Longford's Michael Quinn has admitted that for a time at the end of season 2010 he thought his AFL career could be over.
Having returned home on holiday in October it was more than five weeks before the out of contract rookie got a call from the Bombers to offer an extension of his rookie deal.
The reason for the delay, the high profile but also long drawn out appointment of former club legend and former International rules player James Hird. Now with his future secure the 21-year-old is eager to impress his new coach, who won the Jim Stynes medal for his performances in the 2000 series.
"It was a tough few weeks," Quinn said. "You try not to think about it too much but every day when I got up I'd check the AFL website to see if there had been any news about the new coach.

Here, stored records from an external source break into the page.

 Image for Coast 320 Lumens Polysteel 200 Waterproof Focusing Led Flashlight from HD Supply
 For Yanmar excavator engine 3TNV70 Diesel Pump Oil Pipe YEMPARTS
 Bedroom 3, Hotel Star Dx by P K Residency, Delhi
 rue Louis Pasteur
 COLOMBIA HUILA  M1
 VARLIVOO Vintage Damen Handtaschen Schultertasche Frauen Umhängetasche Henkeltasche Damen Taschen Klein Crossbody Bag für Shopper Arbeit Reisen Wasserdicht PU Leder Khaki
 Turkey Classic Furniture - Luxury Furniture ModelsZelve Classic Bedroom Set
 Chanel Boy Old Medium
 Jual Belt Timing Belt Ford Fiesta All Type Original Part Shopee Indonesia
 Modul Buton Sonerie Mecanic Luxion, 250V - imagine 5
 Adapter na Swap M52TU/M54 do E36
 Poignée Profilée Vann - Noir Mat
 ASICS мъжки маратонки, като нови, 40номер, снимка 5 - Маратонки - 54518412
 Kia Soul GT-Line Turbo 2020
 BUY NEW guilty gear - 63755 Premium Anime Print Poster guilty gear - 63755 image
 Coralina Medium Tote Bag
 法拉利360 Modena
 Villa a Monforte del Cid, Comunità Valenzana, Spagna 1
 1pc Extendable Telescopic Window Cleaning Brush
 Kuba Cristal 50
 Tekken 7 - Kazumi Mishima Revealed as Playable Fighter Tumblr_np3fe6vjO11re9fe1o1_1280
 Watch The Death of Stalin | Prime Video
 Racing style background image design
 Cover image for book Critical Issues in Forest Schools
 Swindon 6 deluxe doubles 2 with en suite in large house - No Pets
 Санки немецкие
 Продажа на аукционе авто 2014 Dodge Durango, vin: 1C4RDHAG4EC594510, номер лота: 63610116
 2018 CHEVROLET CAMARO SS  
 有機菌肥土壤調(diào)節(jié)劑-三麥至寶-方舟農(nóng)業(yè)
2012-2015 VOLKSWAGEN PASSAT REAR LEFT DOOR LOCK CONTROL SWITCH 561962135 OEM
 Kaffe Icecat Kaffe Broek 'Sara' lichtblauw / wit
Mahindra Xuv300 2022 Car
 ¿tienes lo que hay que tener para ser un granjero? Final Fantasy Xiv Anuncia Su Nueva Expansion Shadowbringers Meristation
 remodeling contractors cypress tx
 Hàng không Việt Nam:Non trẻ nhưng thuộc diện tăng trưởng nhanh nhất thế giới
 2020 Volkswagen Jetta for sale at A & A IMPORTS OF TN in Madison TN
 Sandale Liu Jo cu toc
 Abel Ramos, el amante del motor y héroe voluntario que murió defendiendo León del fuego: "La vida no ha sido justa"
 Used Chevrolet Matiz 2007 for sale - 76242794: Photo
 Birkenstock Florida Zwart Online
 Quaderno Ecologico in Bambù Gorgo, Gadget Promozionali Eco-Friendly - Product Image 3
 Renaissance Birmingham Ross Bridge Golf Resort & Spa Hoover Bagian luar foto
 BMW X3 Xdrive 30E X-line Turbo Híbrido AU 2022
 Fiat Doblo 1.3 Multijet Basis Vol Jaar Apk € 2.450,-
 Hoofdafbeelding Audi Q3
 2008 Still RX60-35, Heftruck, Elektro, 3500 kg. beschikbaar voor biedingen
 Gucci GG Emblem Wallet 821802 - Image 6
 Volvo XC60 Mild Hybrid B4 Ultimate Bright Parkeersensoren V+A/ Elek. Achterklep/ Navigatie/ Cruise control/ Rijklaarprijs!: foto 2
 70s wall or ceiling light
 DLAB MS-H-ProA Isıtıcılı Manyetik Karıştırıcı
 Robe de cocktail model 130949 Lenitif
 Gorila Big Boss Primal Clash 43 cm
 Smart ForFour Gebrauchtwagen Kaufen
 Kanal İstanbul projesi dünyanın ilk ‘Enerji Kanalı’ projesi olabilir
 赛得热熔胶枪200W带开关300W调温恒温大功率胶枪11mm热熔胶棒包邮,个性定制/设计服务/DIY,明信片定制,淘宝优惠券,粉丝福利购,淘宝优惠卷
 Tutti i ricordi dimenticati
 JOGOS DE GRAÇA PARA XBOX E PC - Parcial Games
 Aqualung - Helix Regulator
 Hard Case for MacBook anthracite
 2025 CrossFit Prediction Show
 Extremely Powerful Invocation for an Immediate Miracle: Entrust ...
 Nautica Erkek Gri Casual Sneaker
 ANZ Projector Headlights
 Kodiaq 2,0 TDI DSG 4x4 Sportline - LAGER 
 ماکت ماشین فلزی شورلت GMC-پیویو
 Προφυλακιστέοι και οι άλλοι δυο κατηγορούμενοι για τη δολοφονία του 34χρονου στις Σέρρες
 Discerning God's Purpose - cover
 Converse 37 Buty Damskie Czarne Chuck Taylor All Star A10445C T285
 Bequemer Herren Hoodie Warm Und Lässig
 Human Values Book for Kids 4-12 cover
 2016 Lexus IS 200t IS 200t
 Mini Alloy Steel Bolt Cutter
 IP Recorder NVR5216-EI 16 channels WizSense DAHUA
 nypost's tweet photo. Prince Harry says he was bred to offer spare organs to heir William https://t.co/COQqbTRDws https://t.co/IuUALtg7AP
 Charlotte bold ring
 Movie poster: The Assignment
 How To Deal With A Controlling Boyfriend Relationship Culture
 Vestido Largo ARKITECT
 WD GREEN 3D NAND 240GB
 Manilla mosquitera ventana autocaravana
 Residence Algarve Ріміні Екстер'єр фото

Then you'd be ringing other guys to see if they'd heard anything.
"And then there are always people asking 'When are you going back?' and 'Do you know if you are?'. I would just say that I was waiting to hear back and that I'd have to see what happens but people get sick of hearing that and there's nothing else you can say."
Quinn played just two senior games in season 2010, but strong performances throughout the season for the reserves saw him pick up the 'Best and Fairest' award for the Bendigo Bombers.
Despite the award providing some assurance that the club would want him, he did think about the possibilities if he were to remain at home. I'd it in my head that they'd have to give me something after that (the award) and you have to try to stay positive.
"But as the weeks passed, I was starting to think that they weren't interested.
"So you have to have a back-up plan. I was looking into going to university and playing for Longford again, just in case things didn't work out."
Then just a week before he was due to fly back to Australia the club rang to offer a year's extension on his rookie contract.
Needing extra time to think about his decision, the club granted him a few days breathing space.
"I needed extra time to think about it," he admits. "It's a big decision and I needed to talk to my family. I'd about 10 days to decide and I decided it wasn't something I could say no to."
Now, with his future decided, Quinn is hoping for a better season in 2011.
While training in the snow at home, sometimes with only his girlfriend's dog, Ted, for company, he had plenty of time for reflection.
The Killoe clubman says that while he was pleased to be honoured by his reserves' side, he'd like to have had the chance to wear the senior jersey more.
"I was annoyed that when I did get in, I didn't take my chance. When you get in, you want to stay in and hold your spot and I didn't do that. So I need to work on that."
So far the signs have been positive for the former Gaelic footballer. And while the new coaching set up brings a certain level of uncertainty, it also brings opportunity.
"It's a new regime and a chance to make a new impression so that's a good thing too."